▸ **GOAL**
Begin at the line that contains "Which of these objects — the" and repeat every line from there to the end of the records below, inclusive, without adding any other line.

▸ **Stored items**
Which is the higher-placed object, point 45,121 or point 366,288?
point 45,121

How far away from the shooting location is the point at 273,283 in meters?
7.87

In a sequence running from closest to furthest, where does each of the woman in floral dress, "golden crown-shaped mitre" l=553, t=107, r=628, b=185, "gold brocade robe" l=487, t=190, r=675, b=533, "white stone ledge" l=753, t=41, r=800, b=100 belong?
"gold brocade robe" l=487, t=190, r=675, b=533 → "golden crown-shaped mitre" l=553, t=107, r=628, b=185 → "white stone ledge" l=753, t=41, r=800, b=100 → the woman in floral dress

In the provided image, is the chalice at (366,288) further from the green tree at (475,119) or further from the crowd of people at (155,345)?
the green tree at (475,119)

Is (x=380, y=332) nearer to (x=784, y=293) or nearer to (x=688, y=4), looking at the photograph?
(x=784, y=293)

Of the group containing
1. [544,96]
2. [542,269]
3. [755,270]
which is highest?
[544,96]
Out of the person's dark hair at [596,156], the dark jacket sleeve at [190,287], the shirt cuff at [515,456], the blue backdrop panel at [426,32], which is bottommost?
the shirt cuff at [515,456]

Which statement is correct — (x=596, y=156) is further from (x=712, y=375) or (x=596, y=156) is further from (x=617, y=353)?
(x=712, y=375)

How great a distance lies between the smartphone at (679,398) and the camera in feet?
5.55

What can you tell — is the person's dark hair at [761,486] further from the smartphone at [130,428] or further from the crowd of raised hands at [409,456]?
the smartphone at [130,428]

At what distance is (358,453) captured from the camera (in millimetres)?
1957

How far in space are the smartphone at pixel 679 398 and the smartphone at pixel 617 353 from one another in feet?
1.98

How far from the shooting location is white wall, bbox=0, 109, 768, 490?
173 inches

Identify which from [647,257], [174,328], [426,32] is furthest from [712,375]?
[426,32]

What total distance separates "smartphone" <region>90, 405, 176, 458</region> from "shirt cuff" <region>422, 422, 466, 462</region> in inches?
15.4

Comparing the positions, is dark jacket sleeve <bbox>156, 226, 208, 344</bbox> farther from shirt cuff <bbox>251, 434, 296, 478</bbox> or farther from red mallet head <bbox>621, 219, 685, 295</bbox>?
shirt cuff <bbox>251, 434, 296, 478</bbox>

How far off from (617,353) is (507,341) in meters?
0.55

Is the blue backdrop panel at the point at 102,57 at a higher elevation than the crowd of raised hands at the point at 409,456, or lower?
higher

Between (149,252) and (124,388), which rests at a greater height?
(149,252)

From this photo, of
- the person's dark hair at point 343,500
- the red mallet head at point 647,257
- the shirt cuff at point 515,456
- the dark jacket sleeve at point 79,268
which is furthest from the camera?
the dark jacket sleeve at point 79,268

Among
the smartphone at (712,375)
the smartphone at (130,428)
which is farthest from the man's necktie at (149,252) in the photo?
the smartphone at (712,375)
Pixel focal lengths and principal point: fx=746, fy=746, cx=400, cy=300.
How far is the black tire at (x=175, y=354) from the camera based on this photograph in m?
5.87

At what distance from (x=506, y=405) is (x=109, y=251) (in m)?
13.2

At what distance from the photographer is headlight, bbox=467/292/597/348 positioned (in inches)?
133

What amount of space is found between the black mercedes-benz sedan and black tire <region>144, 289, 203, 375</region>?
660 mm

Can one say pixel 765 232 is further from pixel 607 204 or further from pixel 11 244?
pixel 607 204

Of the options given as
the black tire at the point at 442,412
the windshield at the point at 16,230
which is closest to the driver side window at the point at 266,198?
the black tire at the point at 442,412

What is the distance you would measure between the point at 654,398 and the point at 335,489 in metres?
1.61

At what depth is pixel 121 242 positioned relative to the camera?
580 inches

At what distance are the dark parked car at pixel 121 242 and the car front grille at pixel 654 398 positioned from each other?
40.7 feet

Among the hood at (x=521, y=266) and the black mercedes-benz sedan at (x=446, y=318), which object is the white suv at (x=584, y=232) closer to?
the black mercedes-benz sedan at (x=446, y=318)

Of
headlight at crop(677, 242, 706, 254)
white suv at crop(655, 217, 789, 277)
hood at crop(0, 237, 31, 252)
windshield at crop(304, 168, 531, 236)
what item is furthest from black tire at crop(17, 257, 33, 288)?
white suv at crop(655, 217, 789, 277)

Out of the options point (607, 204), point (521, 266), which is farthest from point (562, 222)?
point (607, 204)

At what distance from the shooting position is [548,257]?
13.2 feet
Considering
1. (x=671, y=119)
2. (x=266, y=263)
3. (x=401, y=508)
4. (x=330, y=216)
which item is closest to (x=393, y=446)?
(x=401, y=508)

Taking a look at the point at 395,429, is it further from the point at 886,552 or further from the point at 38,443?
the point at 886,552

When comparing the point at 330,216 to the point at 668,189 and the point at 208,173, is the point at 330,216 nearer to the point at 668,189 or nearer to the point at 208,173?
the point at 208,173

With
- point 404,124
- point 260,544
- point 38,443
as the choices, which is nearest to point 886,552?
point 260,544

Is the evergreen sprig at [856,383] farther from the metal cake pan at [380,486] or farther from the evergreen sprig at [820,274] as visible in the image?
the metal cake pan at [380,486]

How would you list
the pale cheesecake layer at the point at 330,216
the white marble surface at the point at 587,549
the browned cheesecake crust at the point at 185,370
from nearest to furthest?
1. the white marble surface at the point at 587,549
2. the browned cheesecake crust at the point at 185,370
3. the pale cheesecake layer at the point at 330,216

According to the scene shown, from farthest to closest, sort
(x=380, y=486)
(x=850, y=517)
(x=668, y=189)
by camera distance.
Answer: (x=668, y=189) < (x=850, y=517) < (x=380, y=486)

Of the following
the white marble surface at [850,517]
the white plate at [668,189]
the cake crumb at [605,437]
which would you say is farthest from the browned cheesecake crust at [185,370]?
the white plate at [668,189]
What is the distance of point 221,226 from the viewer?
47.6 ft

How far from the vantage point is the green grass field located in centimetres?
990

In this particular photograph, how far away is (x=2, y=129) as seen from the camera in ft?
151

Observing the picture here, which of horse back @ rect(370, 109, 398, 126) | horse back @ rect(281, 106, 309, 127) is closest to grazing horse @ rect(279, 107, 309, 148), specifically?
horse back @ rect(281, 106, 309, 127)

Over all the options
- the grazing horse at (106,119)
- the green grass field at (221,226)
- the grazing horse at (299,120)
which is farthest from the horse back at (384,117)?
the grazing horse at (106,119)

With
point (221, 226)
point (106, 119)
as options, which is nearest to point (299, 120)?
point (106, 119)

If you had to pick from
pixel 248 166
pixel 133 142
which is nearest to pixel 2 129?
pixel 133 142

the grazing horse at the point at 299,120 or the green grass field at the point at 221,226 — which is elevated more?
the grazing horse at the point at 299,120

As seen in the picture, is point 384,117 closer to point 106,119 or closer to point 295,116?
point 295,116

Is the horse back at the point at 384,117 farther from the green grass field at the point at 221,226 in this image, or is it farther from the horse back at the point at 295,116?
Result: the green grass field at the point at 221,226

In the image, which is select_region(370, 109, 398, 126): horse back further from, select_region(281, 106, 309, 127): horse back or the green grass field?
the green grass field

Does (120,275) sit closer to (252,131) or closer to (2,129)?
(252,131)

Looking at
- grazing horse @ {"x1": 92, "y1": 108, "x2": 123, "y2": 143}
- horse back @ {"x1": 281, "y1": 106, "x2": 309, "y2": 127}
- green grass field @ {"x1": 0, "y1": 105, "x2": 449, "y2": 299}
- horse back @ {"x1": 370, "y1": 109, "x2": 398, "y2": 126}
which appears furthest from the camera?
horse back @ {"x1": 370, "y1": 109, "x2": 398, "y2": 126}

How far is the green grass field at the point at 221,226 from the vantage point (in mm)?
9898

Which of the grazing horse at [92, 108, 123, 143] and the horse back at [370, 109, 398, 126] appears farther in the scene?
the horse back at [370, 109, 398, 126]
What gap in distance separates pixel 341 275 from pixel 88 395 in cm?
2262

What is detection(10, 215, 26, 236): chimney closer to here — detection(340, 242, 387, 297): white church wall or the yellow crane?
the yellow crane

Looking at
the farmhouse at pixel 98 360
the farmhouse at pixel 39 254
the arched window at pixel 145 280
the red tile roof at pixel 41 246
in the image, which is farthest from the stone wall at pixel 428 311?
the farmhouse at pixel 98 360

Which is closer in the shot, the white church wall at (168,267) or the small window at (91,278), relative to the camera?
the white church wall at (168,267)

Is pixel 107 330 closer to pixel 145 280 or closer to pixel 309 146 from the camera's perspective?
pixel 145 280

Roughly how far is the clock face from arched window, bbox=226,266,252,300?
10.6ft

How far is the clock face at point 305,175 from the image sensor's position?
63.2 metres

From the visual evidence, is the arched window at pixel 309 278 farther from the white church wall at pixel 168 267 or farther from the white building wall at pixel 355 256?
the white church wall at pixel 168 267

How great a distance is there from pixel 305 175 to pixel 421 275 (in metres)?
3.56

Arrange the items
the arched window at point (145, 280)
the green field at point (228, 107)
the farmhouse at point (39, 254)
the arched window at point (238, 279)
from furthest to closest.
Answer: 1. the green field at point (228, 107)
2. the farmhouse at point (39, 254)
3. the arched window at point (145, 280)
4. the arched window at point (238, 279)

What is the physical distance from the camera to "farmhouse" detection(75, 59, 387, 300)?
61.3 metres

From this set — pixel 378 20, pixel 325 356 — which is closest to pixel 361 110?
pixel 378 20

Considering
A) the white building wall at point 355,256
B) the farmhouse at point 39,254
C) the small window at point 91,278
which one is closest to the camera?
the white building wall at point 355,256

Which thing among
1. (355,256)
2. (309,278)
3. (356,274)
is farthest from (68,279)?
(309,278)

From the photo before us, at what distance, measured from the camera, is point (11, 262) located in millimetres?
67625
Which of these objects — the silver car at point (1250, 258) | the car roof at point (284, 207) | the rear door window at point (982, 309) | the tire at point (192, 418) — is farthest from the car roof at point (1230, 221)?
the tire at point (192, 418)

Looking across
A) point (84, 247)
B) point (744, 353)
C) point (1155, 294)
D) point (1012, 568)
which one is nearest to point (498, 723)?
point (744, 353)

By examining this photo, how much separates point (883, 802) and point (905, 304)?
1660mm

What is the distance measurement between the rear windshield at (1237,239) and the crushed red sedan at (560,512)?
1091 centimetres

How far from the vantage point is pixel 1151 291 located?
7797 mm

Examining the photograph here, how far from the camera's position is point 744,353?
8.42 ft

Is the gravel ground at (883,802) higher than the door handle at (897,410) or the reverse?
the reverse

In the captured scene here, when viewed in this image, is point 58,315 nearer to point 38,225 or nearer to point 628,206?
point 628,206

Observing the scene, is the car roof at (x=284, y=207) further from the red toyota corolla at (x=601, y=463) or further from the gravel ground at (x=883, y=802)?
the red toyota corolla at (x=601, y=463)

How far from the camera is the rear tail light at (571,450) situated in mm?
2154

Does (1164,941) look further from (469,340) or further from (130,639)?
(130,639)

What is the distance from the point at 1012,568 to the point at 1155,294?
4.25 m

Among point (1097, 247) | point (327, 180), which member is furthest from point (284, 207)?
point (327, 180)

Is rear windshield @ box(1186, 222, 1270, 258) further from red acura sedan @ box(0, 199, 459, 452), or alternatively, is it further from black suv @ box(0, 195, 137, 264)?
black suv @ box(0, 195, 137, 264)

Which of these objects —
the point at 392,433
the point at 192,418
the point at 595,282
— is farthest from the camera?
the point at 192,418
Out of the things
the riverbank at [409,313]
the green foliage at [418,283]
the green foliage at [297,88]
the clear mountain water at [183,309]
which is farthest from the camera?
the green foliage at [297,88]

▸ **RESPONSE**
Which of these objects — the silver car at point (1250, 258) | the car roof at point (284, 207) | the rear door window at point (982, 309) | the tire at point (192, 418) — is farthest from the car roof at point (1230, 221)?
the tire at point (192, 418)

Looking across
A) point (84, 247)
B) point (744, 353)
C) point (1155, 294)
D) point (1012, 568)
which one is nearest to point (498, 723)?
point (744, 353)

By examining this photo, how much separates point (883, 802) and point (905, 304)?
1660mm

What is the distance measurement between the rear windshield at (1237,239) and the crushed red sedan at (560,512)?
1091 centimetres

How far from the vantage point is pixel 1151 291 located?
7797 mm

Examining the photograph here, how far from the camera's position is point 744,353?
8.42 ft

Is the gravel ground at (883,802) higher than the door handle at (897,410) or the reverse?
the reverse

In the captured scene here, when viewed in this image, is point 58,315 nearer to point 38,225 or nearer to point 628,206?
point 628,206

Observing the scene, is the car roof at (x=284, y=207) further from the red toyota corolla at (x=601, y=463) or further from the gravel ground at (x=883, y=802)?
the red toyota corolla at (x=601, y=463)

How far from the camera is the rear tail light at (571,450) situated in mm?
2154

Does (1164,941) look further from (469,340) or further from (130,639)?
(130,639)

What is the distance from the point at 1012,568 to the point at 1155,294?
4.25 m

Among point (1097, 247) | point (327, 180), which member is furthest from point (284, 207)?
point (327, 180)

Is rear windshield @ box(1186, 222, 1270, 258) further from red acura sedan @ box(0, 199, 459, 452), or alternatively, is it further from black suv @ box(0, 195, 137, 264)?
black suv @ box(0, 195, 137, 264)

Which of these objects —
the point at 392,433
the point at 192,418
the point at 595,282
— is farthest from the camera?
the point at 192,418
Out of the things
the riverbank at [409,313]
the green foliage at [418,283]
the green foliage at [297,88]
the clear mountain water at [183,309]
which is farthest from the camera?
the green foliage at [297,88]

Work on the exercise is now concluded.